A provocative article from the Financial Times’ ‘Beyondbrics’ blog came out a couple days ago, “Brazil: the fixed income trade of year”. All really good, Petrobras scandal, contracting economy, low commodity prices, lost investment grade and whatnot. The market is allegedly factoring interest rates hikes of 300 basis points over the next couple of years (17.25 percent).
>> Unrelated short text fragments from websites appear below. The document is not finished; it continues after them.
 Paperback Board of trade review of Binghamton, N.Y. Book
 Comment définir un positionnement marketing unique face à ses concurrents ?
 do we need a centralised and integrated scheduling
The author think this is unlikely (“This seems incongruous: it would imply real interest rates of over 10 per cent this year – when gross domestic product is expected to contract by another 3 per cent – and nearly 13 per cent in 2017.”) but as in my opinion fails to understand the structure (or causes) of the Brazilian debt stock and to remember that this is country prone to stagflation.
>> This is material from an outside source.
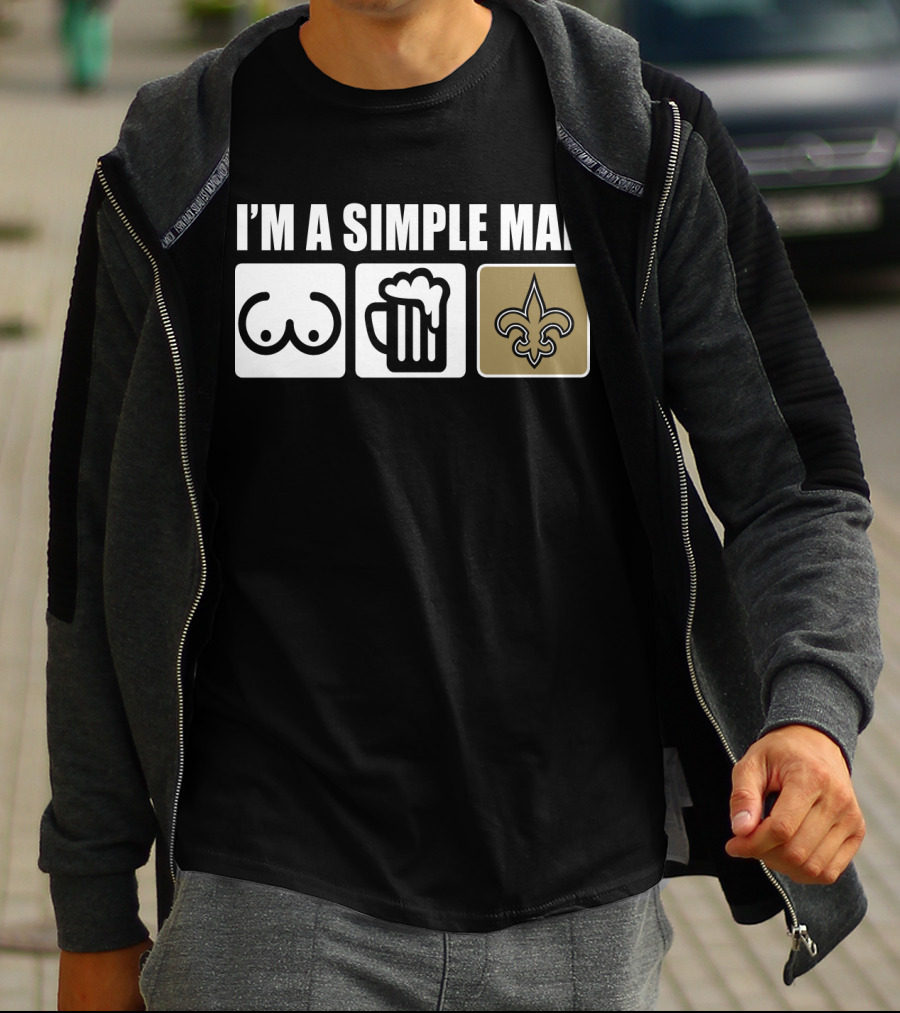 I'm A Simple Man Beer Fleur-DE-Lis Saints T-Shirt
“Not only is the central bank unlikely to tighten as much as is currently priced, it is likely to start cutting instead as inflation falls and real rates rise.” — Inflation is likely not to spiral out of control, but I wouldn’t say that it will fall anytime soon. The target will continue to be missed by a couple of points above the band for the medium term.
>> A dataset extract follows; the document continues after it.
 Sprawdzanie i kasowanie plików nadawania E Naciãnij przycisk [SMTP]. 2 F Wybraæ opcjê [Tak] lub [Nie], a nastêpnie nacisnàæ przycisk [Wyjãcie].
“Despite the challenges the country undeniably still faces, Brazil could well be the best performer among major fixed income markets, developed or emerging, in 2016. Brazil could be the trade of the year.” — Of course, average emerging markets rates at just 2 percent vs. Brazil rates at 14.25-17.25? Why not? The author, however, is taking the lost investment grade too lightly and, although not explicitly, asserting that the political mess will be sorted out soon.